Maalem Synagogue of Istanbul
Harap Cesme sokak, Hasköy
Karaite Synagogue of Istanbul
Mahlul sokak 3, Hasköy, Istanbul
Hasköy is the other Jewish suburb of Istanbul located on the northern bank of the Golden Horn. When the Ottoman Empire was at its height in the sixteenth and seventeenth centuries, Hasköy was slightly more populous than Balat and contained a greater concentration of elite Jews. One of the most famous inhabitants of the quarter, the prestigious physician from Granada Moshe Hamon, was an adviser to Sultan Mehmet II the Conqueror. Also in this quarter the first Jewish printing presses were set up. The most renowned educational and cultural institution of the period, the Gvira Yeshiva, established in the sixteenth century by Joseph Nasi is also located here. “There are more than a thousand homes surrounded by garden in Hasköy, a beautiful spot with good air”, recalled Evliya Tchelebi, the famous Ottoman traveler and diarist of the seventeenth century who wrote about the 17000 strong Jewish population -at the time the overwhelming majority in the quarter. Soon after, the quarter began a period of decay, although the old traditions persisted. In 1858, Abraham de Camondo founded the institute that bears his name, the first Jewish school in the capital to teach according to western principles. The large school building of the Universal Israelite Alliance was opened in the same neighborhood in 1899. In 1955, the building became the administrative offices for the rabbinical seminary (which were later moved to Galata). Today it houses the main Jewish hospice for the elderly in Istanbul (at Köy Mektep Street). Urban reconstruction and the rerouting of major thoroughfares have devastated this neighborhood even more than that of Balat. Only two of the more than thirty synagogues in Hasköy remain.

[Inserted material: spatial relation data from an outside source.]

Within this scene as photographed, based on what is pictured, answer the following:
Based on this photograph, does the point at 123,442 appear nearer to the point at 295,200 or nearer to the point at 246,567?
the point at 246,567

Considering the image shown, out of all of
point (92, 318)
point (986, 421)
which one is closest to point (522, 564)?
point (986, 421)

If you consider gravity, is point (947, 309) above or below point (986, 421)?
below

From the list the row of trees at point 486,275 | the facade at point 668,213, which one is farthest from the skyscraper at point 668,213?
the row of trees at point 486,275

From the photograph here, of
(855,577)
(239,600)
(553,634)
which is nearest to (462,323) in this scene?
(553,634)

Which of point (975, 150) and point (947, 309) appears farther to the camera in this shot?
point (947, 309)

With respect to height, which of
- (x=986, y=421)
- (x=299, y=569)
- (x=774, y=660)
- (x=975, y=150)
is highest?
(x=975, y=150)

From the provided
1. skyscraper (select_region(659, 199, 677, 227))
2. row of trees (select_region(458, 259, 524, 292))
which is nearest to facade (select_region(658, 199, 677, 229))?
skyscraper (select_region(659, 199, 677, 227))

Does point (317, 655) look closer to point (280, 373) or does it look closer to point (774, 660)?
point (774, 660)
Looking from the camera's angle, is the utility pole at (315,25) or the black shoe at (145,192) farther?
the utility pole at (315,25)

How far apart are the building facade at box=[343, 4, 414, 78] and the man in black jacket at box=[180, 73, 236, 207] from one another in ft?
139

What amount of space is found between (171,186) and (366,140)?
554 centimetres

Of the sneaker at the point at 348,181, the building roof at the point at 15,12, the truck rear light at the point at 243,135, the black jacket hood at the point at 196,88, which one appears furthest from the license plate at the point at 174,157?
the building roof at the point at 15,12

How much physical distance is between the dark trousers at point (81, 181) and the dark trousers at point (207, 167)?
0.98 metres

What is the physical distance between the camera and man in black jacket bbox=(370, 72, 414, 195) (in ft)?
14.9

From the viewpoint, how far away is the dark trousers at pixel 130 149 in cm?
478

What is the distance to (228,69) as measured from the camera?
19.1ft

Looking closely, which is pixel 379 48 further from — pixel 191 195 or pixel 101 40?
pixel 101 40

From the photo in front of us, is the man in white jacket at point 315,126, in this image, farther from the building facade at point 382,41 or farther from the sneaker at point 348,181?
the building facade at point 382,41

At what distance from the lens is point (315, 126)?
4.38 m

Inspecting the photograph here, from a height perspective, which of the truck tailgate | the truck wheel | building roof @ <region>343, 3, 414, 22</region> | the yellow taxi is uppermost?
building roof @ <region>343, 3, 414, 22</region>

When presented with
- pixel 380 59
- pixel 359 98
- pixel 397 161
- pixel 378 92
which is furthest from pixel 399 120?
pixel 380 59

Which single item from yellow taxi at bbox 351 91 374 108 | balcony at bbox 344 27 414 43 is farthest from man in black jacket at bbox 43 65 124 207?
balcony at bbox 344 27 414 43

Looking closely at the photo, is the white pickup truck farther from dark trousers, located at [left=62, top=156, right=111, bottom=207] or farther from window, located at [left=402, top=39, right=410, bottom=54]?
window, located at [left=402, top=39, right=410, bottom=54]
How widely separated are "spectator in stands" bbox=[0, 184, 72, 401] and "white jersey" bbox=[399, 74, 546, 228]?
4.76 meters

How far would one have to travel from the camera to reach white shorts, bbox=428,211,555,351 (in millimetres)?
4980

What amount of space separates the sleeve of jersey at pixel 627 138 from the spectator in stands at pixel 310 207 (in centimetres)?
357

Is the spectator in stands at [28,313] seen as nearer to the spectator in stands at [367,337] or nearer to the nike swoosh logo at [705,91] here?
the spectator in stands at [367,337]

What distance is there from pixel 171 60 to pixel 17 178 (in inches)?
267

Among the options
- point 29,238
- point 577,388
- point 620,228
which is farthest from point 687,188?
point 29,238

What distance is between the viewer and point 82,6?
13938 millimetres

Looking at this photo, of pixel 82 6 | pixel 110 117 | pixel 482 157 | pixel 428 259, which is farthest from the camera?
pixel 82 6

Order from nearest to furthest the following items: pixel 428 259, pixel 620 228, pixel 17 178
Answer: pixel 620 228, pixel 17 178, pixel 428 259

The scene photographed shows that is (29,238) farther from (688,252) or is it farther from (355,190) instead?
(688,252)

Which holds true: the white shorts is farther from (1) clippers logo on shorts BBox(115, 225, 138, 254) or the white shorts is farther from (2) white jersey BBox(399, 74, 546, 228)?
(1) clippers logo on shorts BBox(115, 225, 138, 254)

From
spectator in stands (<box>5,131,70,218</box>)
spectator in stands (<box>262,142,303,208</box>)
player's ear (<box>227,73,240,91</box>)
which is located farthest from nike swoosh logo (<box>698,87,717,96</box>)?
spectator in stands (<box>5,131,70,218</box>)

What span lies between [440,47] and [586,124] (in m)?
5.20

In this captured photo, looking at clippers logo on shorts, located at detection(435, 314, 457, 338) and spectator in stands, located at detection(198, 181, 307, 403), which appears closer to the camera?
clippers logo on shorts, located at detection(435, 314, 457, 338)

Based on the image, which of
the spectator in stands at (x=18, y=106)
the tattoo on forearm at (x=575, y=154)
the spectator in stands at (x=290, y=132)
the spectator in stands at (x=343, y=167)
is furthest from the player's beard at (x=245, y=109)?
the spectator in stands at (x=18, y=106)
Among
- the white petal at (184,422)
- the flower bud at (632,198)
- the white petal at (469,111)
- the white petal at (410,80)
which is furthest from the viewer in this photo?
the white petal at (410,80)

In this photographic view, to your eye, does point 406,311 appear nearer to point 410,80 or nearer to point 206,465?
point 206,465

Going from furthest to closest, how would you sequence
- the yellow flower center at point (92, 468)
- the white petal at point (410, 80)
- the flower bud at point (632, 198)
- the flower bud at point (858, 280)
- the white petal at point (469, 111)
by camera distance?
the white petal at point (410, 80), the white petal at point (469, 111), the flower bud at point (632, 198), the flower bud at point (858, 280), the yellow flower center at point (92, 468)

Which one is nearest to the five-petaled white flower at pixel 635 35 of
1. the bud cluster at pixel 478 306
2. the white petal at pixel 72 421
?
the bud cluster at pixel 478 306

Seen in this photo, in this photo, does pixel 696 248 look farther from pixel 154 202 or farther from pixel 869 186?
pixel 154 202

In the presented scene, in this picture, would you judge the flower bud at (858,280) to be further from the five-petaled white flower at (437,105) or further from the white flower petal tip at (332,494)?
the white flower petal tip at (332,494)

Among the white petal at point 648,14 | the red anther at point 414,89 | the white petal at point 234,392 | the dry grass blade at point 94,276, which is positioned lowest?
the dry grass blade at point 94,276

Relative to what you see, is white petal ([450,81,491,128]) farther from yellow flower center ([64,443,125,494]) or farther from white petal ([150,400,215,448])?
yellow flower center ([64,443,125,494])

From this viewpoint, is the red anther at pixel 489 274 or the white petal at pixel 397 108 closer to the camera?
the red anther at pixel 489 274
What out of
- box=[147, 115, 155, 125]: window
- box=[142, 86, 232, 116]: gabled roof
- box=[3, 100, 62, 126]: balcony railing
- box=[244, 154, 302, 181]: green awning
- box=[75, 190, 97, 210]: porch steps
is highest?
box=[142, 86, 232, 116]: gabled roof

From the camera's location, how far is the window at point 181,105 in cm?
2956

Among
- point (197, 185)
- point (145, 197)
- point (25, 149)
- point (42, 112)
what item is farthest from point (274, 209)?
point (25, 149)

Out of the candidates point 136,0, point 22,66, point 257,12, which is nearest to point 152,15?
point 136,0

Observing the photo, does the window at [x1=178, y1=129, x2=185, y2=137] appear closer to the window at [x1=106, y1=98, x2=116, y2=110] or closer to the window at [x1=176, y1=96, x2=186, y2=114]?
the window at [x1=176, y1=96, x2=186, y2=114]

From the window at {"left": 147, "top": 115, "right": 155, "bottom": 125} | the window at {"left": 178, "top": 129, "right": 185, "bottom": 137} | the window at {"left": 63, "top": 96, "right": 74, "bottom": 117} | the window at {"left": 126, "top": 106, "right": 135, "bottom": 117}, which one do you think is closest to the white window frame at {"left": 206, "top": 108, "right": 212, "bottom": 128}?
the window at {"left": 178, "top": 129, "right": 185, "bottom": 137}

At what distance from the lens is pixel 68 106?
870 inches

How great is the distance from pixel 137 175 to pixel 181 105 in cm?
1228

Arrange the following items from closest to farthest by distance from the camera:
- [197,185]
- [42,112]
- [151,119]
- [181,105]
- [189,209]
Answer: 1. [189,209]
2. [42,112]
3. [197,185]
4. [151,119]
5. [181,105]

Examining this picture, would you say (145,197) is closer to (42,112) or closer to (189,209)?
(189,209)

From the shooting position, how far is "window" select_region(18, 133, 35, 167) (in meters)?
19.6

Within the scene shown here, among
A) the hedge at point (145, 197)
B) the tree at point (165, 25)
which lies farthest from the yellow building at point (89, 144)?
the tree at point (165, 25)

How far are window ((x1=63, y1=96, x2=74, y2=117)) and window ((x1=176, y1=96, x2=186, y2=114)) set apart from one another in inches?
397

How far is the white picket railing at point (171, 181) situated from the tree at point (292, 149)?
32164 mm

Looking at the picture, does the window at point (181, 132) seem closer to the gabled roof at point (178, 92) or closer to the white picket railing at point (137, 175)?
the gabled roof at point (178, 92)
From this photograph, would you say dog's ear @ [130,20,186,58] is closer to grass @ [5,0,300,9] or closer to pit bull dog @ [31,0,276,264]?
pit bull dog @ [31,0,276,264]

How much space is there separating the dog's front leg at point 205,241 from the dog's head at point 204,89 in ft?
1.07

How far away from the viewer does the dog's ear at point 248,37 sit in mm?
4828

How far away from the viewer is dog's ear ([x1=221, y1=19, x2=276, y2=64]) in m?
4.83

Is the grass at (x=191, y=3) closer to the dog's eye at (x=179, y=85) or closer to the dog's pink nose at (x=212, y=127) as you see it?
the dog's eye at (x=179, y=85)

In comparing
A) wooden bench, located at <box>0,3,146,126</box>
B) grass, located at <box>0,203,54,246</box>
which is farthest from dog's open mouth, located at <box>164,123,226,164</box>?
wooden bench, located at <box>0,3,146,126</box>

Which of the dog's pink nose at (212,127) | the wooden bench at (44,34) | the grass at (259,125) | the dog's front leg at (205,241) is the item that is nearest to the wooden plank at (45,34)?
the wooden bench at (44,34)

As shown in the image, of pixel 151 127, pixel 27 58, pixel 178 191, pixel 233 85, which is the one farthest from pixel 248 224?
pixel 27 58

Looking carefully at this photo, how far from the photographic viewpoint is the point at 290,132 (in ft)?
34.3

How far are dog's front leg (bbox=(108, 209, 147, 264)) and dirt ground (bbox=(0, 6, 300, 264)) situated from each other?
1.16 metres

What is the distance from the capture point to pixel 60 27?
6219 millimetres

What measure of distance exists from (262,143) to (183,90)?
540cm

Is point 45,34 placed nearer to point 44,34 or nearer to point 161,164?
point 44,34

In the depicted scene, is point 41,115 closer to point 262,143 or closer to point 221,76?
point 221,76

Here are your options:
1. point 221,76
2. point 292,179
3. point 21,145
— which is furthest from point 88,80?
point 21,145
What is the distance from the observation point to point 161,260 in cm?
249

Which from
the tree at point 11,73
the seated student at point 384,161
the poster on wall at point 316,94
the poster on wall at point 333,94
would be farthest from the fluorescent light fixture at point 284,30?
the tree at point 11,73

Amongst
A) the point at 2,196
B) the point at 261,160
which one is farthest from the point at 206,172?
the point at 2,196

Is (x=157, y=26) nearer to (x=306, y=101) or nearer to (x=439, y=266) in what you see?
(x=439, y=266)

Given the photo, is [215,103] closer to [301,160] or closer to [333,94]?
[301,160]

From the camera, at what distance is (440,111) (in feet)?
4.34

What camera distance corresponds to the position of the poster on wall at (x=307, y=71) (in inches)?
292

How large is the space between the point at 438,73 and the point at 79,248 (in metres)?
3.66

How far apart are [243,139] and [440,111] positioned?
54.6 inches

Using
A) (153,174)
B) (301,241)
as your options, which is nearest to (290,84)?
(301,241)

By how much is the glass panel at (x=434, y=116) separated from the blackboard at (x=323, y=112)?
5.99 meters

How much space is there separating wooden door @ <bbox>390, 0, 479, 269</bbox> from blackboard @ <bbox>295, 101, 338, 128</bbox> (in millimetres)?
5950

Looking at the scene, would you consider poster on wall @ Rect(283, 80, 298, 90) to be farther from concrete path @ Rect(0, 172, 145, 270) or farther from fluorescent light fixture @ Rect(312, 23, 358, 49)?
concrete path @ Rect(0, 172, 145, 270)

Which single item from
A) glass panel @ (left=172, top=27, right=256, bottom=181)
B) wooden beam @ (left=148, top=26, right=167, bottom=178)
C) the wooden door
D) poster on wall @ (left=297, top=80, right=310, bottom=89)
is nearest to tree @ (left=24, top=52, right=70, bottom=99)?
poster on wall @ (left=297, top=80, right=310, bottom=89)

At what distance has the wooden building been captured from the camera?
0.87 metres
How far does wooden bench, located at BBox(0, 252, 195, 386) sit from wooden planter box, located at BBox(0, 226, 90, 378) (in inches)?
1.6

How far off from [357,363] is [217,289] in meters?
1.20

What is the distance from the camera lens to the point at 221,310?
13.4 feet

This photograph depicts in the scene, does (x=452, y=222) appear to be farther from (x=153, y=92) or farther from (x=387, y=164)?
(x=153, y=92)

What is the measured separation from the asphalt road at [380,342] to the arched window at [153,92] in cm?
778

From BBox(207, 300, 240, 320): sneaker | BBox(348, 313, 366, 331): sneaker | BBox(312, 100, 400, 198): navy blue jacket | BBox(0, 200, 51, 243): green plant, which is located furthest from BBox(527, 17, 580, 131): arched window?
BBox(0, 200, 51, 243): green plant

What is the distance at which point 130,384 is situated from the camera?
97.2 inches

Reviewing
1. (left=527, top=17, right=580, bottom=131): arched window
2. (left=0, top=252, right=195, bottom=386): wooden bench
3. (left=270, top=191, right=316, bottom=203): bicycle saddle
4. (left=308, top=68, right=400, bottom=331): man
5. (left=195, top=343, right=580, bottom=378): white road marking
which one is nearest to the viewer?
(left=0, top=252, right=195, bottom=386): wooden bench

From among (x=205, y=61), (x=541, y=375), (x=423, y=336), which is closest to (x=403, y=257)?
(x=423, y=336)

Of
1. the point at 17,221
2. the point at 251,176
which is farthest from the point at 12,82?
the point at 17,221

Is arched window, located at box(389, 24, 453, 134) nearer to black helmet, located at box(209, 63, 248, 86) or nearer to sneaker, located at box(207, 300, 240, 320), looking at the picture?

The Maalem Synagogue was built in 1754. Recently restored after years of abandonment, this elegant building stands in a courtyard protected by a high wall. Two marble columns flank the porch, which opens onto a large, almost square hall with six pillars. The tevah stands in the middle of the room and has the form of a ship, like that of the Ahrida Synagogue. Beneath a small dome with floral decorations, is the aron, whose wooden doors have richly gilt moldings. Simpler and more restrained in the past with its light plastered wall contrasting with the darkness of the wooden pews, the hall interior today alternates between sky blue and white. The restorations have brought to life a part of the mural decorations.
Hasköy also is home today to Istanbul’s main Karaite population. Their kenassa (synagogue), Bene Mikra, is a small wooden building behind a large brick wall. According to local tradition, a Karaite temple already existed on this spot in the Byzantine period. The current building, with its lovely portico flanked by two columns and a sculpted triangular pediment, was reconstructed in the eighteenth century after being devastated by fire. Access to the building is by way of a small staircase. Ilan Karmi notes that “As with all Karaite synagogues, this one is constructed below the ground level in order to respect the biblical passage that states, ‘From the depths, I call you, my God'”. Inside, prayer carpets replace the conventional pews for worshippers. The wooden houses surrounding the temple were formerly inhabited by Karaite families.
This dissident sect of Judaism is characterized essentially by its rejection of the oral law represented by the Talmud. Karaite Jews were living in Byzantium even before the Ottoman invasion, as the writings of the twelfth-century traveler Benjamin of Tudela attest. Of interest is his reference to a community of 500 Karaites in Galata, close to the Bosporus in the present-day Karaköy quarter. More than eighty Karaites communities existed in the territory of the Ottoman Empire, as well as in Syria, Egypt, the Balkans, and especially Crimea.
Going back hill to the north, you will arrive at Hasköy’s large Jewish cemetery, the largest in the city along with that of Kuzgunçuk, on the asiatic side of the Bosporus. Half abandoned, the cemetery is today bisected by an urban thoroughfare. The road passes just at the foot of Abraham de Camondo’s tomb, a neo-Gothic mausoleum meant to recall for posterity the grandeur of this enterprising financier, who, although living in Paris, asked to be buried in Istanbul.